While you are acquiring a lock, we need to disable the standard gpsd socket. In a Terminal window, type:
sudo systemctl stop gpsd.socket sudo systemctl disable gpsd.socket
Program
Download the Python program gpsd-boat.py and Mathematica notebook LatLonPlot.nb from GitHub. The system will not have a live internet connection while you are sailing, and so it will not know the date straight away. As a result, the program waits for the GPS to get a fix and uses the UTC date information to generate file names with the current sailing date. Automate everything so that the program starts at boot time:
sudo nano /etc/rc.local
Add the following two lines to the file just before the exit 0 line:
gpsd /dev/ttyS0 -F /var/run/gpsd.socket python /home/pi/gpsd-boat.py > /home/pi/gpsd-boat.log 2> /home/pi/gpsd-boat.err &
Then save and exit. The last line will start the Python program as a background job, redirect output to a log file, and redirect any error messages to an error file for later debugging.
We are sailing
Now go sailing, or perhaps driving. A 12 V automotive USB plug works in a car or in the boat, in one of the many 12 V outlets. Above deck these are likely to be corroded, so be prepared to clean the contacts (Scotch Brite scouring pads work well), and keep the Raspberry Pi and GPS in a plastic bag to ward off water. Power everything up and go for a sail. When you’ve finished sailing, unplug the system and take it home.

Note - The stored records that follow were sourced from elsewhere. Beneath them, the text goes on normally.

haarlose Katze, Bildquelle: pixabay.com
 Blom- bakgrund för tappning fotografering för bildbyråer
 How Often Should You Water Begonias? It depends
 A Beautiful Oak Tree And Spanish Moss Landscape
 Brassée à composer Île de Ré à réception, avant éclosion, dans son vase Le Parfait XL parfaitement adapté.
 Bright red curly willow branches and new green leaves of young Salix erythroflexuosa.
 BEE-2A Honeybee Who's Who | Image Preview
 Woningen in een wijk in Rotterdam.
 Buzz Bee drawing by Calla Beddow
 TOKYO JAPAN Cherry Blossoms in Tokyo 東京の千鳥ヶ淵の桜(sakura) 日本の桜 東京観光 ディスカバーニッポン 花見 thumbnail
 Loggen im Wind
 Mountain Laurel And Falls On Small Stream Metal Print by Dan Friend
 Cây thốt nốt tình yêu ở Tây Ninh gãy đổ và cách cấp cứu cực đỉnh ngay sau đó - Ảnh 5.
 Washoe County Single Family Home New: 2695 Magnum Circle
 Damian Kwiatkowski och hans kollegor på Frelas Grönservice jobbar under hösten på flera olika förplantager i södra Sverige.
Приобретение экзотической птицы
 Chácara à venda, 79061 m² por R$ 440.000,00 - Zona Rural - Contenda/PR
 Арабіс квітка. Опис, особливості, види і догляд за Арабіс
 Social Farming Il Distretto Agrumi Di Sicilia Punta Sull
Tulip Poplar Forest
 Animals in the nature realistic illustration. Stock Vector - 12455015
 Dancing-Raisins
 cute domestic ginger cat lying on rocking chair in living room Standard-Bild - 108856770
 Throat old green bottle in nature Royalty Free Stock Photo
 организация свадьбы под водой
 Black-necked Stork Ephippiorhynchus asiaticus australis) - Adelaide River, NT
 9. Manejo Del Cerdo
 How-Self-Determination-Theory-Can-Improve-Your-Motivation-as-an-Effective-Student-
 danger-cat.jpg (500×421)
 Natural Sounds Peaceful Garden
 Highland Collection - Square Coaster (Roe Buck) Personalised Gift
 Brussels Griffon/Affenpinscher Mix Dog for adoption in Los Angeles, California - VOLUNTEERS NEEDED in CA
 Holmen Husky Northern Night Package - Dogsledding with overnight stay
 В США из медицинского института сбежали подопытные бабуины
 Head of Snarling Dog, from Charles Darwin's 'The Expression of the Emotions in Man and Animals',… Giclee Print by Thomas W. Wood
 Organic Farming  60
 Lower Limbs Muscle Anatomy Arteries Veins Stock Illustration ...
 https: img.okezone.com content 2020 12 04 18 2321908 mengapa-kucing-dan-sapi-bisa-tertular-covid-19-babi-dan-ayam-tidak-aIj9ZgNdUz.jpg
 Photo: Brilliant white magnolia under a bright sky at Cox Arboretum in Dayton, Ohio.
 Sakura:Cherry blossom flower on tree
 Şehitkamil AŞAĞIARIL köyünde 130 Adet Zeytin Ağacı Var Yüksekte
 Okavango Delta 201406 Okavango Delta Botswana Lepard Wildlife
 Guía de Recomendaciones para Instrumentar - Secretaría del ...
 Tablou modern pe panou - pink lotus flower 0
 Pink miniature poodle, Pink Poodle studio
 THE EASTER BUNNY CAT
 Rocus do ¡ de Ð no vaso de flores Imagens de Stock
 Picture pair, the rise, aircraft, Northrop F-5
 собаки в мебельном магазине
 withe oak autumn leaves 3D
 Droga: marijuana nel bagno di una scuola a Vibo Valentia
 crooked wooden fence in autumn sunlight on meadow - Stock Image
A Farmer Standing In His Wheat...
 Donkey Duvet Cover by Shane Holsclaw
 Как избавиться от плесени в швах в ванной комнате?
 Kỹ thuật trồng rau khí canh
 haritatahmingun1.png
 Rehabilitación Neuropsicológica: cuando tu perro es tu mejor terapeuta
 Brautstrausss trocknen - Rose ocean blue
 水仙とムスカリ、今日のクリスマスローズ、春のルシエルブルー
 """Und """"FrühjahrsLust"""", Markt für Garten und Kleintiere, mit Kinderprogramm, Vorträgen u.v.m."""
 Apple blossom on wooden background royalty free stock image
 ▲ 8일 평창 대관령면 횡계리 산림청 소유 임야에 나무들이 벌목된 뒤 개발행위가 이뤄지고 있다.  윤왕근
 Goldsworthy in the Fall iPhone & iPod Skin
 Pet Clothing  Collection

When you get home and have internet access again, connect the Raspberry Pi to a monitor and keyboard. The CSV output file is designed to be easily read with Mathematica. However, because we crashed the Pi to power it off on the boat, you will need to edit the file with nano and remove the last line or two, which will contain some garbage. If the application crashed and restarted at any point, there will be extra headers you should search for and delete. These files were written as root, so, where 2017-05-04 is replaced by your activity date:
sudo nano 2017-05-04-latlon.csv
Remove the last few lines and any errant blank lines or additional headers. Then save the file and exit.
Start Mathematica and use the LatLonPlot.nb notebook you downloaded to visualise your sail, but replace the date with the date identifier for your file. The first line of the file imports the data from the comma-delimited file and loads the header and data separately. The output of this command should be a partial list of all the latitude and longitude pairs. The second line converts the latitude-longitude data into a GeoPosition set of variables, and then a GeoPath construct for plotting. The output of this should be a small graph of the path taken, but with no map. The third line places the GeoPath on an automatically sized map and places the output in the file image.jpeg. PlotStyle controls the colour and thickness of the sailing path plot.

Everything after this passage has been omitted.